## Task directions
Copy out every entry below word for word, without the pictures.

(Entries from a spatial question set)

•••

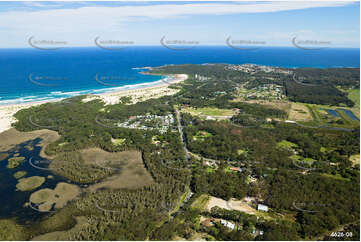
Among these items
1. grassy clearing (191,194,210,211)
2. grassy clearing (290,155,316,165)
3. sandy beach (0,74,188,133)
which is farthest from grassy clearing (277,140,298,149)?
sandy beach (0,74,188,133)

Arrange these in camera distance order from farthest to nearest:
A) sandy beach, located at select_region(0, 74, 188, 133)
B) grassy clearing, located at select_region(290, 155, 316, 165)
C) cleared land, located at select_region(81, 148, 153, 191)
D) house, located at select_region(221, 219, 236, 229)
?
sandy beach, located at select_region(0, 74, 188, 133)
grassy clearing, located at select_region(290, 155, 316, 165)
cleared land, located at select_region(81, 148, 153, 191)
house, located at select_region(221, 219, 236, 229)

•••

## Problem solution
Among these items
1. grassy clearing (191,194,210,211)
2. grassy clearing (290,155,316,165)
3. sandy beach (0,74,188,133)
which is farthest from grassy clearing (277,140,298,149)?
sandy beach (0,74,188,133)

Arrange these in camera distance order from farthest to nearest:
A) sandy beach, located at select_region(0, 74, 188, 133)
B) grassy clearing, located at select_region(290, 155, 316, 165)
C) cleared land, located at select_region(81, 148, 153, 191)
D) house, located at select_region(221, 219, 236, 229)
?
sandy beach, located at select_region(0, 74, 188, 133)
grassy clearing, located at select_region(290, 155, 316, 165)
cleared land, located at select_region(81, 148, 153, 191)
house, located at select_region(221, 219, 236, 229)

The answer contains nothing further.